==== The input ====

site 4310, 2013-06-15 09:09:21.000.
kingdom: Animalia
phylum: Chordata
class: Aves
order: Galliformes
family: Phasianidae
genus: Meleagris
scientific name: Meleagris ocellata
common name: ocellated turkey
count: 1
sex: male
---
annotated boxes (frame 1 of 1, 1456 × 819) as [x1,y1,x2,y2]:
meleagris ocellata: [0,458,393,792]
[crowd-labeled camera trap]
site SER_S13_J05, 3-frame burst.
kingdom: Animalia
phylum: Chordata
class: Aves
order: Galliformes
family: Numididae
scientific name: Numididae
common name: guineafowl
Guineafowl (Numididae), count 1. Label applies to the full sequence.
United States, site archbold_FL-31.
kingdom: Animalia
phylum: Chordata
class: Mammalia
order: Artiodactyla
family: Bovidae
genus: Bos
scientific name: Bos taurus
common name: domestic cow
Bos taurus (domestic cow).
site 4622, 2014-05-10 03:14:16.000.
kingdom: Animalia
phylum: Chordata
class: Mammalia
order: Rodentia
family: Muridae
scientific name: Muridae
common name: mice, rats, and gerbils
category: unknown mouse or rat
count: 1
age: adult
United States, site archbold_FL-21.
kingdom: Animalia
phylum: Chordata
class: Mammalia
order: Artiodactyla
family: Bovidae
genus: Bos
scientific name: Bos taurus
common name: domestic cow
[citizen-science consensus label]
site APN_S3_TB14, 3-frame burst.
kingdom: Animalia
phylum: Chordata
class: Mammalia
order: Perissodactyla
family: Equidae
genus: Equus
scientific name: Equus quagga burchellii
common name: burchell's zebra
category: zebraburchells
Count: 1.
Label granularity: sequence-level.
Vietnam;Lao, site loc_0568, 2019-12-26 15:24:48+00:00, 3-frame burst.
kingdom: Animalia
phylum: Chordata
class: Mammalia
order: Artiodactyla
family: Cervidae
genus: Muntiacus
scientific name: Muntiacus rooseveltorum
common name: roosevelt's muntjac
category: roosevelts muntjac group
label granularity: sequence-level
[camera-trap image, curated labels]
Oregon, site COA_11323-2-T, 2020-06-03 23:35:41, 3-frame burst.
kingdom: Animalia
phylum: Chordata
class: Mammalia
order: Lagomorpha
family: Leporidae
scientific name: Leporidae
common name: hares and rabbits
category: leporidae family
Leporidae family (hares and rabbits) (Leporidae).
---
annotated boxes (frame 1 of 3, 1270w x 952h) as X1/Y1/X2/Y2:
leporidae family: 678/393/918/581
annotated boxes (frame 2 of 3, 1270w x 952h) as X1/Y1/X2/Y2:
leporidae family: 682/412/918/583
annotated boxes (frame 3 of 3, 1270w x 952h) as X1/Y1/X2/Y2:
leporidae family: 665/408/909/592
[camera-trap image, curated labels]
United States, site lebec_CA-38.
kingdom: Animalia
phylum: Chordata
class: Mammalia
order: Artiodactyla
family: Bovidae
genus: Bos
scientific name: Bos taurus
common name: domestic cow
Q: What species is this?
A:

====

Work out the number of lines above that include the string "United" and write only that number.

3